# WHAT IS BEING ASKED
Repeat the lines below with every "camera" swapped for "viewer", leaving everything else unchanged.

# RECORDS TO PROCESS
--- Begin ---

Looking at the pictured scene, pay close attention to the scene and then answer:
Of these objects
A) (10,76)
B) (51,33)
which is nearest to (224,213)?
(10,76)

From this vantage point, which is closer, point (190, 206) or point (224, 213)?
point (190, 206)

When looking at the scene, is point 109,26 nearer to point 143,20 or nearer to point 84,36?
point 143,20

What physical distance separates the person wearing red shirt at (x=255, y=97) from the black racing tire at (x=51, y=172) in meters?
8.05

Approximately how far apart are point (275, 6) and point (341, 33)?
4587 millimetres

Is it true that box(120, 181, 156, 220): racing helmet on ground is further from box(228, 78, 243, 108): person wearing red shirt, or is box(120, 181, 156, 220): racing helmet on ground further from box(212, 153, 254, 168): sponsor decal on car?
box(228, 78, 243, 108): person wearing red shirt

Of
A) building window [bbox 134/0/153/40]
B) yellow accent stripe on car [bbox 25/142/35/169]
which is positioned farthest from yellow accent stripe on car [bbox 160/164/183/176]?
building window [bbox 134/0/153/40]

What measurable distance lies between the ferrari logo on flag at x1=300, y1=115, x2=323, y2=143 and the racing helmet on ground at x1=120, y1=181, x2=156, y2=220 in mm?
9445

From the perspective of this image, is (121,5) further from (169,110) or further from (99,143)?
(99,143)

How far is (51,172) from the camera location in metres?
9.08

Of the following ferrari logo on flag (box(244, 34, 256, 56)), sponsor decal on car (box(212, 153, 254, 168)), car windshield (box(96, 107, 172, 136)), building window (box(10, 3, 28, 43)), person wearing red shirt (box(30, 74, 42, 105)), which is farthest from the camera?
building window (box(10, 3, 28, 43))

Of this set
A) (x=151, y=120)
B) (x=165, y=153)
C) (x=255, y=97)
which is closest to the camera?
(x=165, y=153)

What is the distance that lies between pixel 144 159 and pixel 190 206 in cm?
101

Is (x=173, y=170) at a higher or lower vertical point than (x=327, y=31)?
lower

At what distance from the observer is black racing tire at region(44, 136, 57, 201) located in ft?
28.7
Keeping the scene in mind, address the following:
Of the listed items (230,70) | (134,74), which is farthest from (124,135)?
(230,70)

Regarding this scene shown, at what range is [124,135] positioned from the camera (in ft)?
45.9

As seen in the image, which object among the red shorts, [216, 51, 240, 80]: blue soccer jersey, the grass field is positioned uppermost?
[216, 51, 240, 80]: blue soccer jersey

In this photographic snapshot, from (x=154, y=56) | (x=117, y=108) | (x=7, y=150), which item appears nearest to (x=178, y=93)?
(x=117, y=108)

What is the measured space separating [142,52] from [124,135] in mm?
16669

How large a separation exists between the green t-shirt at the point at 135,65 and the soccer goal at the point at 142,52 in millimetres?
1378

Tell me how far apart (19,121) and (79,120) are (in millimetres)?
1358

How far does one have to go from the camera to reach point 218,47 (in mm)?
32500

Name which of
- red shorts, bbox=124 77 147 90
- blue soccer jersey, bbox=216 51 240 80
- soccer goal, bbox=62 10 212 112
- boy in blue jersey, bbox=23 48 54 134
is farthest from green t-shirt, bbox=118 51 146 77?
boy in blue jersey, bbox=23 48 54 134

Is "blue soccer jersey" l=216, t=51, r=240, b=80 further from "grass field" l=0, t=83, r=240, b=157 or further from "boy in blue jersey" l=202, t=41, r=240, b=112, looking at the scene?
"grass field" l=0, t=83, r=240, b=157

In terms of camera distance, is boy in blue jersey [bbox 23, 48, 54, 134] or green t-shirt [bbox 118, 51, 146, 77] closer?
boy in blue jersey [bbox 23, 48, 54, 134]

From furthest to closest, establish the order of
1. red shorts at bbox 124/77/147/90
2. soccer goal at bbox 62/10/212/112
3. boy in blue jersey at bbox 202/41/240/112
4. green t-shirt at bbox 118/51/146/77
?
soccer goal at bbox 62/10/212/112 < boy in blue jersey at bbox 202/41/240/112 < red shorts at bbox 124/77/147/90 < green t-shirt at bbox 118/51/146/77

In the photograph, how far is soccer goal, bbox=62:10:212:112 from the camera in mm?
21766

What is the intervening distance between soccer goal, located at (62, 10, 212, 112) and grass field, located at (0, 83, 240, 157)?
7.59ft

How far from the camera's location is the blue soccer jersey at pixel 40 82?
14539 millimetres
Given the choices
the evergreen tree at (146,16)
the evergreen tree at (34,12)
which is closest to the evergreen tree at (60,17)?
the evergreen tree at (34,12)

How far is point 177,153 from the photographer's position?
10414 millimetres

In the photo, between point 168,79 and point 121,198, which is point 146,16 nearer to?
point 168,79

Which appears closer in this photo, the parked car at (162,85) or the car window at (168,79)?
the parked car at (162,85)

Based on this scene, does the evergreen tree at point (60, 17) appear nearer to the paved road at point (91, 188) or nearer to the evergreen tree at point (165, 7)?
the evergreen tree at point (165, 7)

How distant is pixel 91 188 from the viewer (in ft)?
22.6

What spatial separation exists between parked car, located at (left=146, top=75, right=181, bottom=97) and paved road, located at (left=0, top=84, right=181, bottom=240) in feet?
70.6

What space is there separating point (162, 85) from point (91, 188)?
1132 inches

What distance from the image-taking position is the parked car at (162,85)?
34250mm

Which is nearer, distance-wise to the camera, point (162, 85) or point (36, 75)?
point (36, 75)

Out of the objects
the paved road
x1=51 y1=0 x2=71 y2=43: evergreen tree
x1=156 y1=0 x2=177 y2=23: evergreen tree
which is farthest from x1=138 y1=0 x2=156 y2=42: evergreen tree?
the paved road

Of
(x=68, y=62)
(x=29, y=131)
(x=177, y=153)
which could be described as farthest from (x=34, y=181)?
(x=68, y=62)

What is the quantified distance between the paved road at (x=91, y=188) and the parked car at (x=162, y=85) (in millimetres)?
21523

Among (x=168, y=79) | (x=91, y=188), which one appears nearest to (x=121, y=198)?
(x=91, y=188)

--- End ---

# RESPONSE
Looking at the pictured scene, pay close attention to the scene and then answer:
Of these objects
A) (10,76)
B) (51,33)
which is nearest to (224,213)?
(10,76)

From this vantage point, which is closer, point (190, 206) or point (224, 213)?
point (190, 206)

When looking at the scene, is point 109,26 nearer to point 143,20 or nearer to point 84,36?
point 143,20

What physical distance separates the person wearing red shirt at (x=255, y=97) from the black racing tire at (x=51, y=172) in meters?
8.05

Approximately how far apart are point (275, 6) and point (341, 33)?
4587 millimetres

Is it true that box(120, 181, 156, 220): racing helmet on ground is further from box(228, 78, 243, 108): person wearing red shirt, or is box(120, 181, 156, 220): racing helmet on ground further from box(212, 153, 254, 168): sponsor decal on car?
box(228, 78, 243, 108): person wearing red shirt

Of
A) building window [bbox 134/0/153/40]
B) yellow accent stripe on car [bbox 25/142/35/169]
which is positioned farthest from yellow accent stripe on car [bbox 160/164/183/176]?
building window [bbox 134/0/153/40]

What measurable distance lies between the ferrari logo on flag at x1=300, y1=115, x2=323, y2=143 and the racing helmet on ground at x1=120, y1=181, x2=156, y2=220 in mm?
9445

From the perspective of this image, is (121,5) further from (169,110) or further from (99,143)?
(99,143)

How far is (51,172) from the viewer location in metres?
9.08

Of the following ferrari logo on flag (box(244, 34, 256, 56)), sponsor decal on car (box(212, 153, 254, 168)), car windshield (box(96, 107, 172, 136)), building window (box(10, 3, 28, 43)), person wearing red shirt (box(30, 74, 42, 105)), which is farthest from the viewer?
building window (box(10, 3, 28, 43))

Of this set
A) (x=151, y=120)
B) (x=165, y=153)
C) (x=255, y=97)
which is closest to the viewer?
(x=165, y=153)

What is the distance that lies between pixel 144 159 and pixel 190 206 in cm?
101

Is (x=173, y=170) at a higher or lower vertical point than (x=327, y=31)?
lower

At what distance from the observer is black racing tire at region(44, 136, 57, 201) located in ft?
28.7
Keeping the scene in mind, address the following:
Of the listed items (230,70) | (134,74), which is farthest from (124,135)?
(230,70)

Regarding this scene shown, at what range is [124,135] positioned from the viewer (in ft)?
45.9

As seen in the image, which object among the red shorts, [216, 51, 240, 80]: blue soccer jersey, the grass field is positioned uppermost?
[216, 51, 240, 80]: blue soccer jersey

In this photographic snapshot, from (x=154, y=56) | (x=117, y=108) | (x=7, y=150), which item appears nearest to (x=178, y=93)?
(x=117, y=108)

What is the measured space separating [142,52] from [124,135] in mm?
16669

How large a separation exists between the green t-shirt at the point at 135,65 and the soccer goal at the point at 142,52 in millimetres?
1378

Tell me how far apart (19,121) and (79,120) are (in millimetres)?
1358

How far does one have to go from the viewer to reach point 218,47 (in mm)?
32500

Name which of
- red shorts, bbox=124 77 147 90
- blue soccer jersey, bbox=216 51 240 80
- soccer goal, bbox=62 10 212 112
- boy in blue jersey, bbox=23 48 54 134
is farthest from green t-shirt, bbox=118 51 146 77?
boy in blue jersey, bbox=23 48 54 134

Is "blue soccer jersey" l=216, t=51, r=240, b=80 further from "grass field" l=0, t=83, r=240, b=157 or further from "boy in blue jersey" l=202, t=41, r=240, b=112, looking at the scene?
"grass field" l=0, t=83, r=240, b=157

In terms of viewer distance, is boy in blue jersey [bbox 23, 48, 54, 134] or green t-shirt [bbox 118, 51, 146, 77] closer?
boy in blue jersey [bbox 23, 48, 54, 134]

From furthest to closest, establish the order of
1. red shorts at bbox 124/77/147/90
2. soccer goal at bbox 62/10/212/112
3. boy in blue jersey at bbox 202/41/240/112
4. green t-shirt at bbox 118/51/146/77
?
soccer goal at bbox 62/10/212/112 < boy in blue jersey at bbox 202/41/240/112 < red shorts at bbox 124/77/147/90 < green t-shirt at bbox 118/51/146/77

In the photograph, how far is soccer goal, bbox=62:10:212:112 from the viewer in mm?
21766

What is the intervening distance between soccer goal, located at (62, 10, 212, 112) and grass field, located at (0, 83, 240, 157)?
7.59ft

How far from the viewer's location is the blue soccer jersey at pixel 40 82?
14539 millimetres
Given the choices
the evergreen tree at (146,16)
the evergreen tree at (34,12)
which is closest to the evergreen tree at (60,17)?
the evergreen tree at (34,12)

How far is point 177,153 from the photographer's position?
10414 millimetres

In the photo, between point 168,79 and point 121,198, which is point 146,16 nearer to?
point 168,79

Which appears closer in this photo, the parked car at (162,85) or the car window at (168,79)?
the parked car at (162,85)

Based on this scene, does the evergreen tree at point (60, 17) appear nearer to the paved road at point (91, 188) or nearer to the evergreen tree at point (165, 7)?
the evergreen tree at point (165, 7)

How distant is pixel 91 188 from the viewer (in ft)?
22.6

What spatial separation exists between parked car, located at (left=146, top=75, right=181, bottom=97) and paved road, located at (left=0, top=84, right=181, bottom=240) in feet?
70.6

What space is there separating point (162, 85) from point (91, 188)?
1132 inches

What distance from the image-taking position is the parked car at (162,85)?
34250mm

Which is nearer, distance-wise to the viewer, point (162, 85) or point (36, 75)?
point (36, 75)

Out of the objects
the paved road
x1=51 y1=0 x2=71 y2=43: evergreen tree
x1=156 y1=0 x2=177 y2=23: evergreen tree
which is farthest from x1=138 y1=0 x2=156 y2=42: evergreen tree?
the paved road

Of
(x=68, y=62)
(x=29, y=131)
(x=177, y=153)
which could be described as farthest from (x=34, y=181)?
(x=68, y=62)

What is the quantified distance between the paved road at (x=91, y=188) and the parked car at (x=162, y=85) (in millimetres)?
21523

Among (x=168, y=79) | (x=91, y=188), which one appears nearest to (x=121, y=198)?
(x=91, y=188)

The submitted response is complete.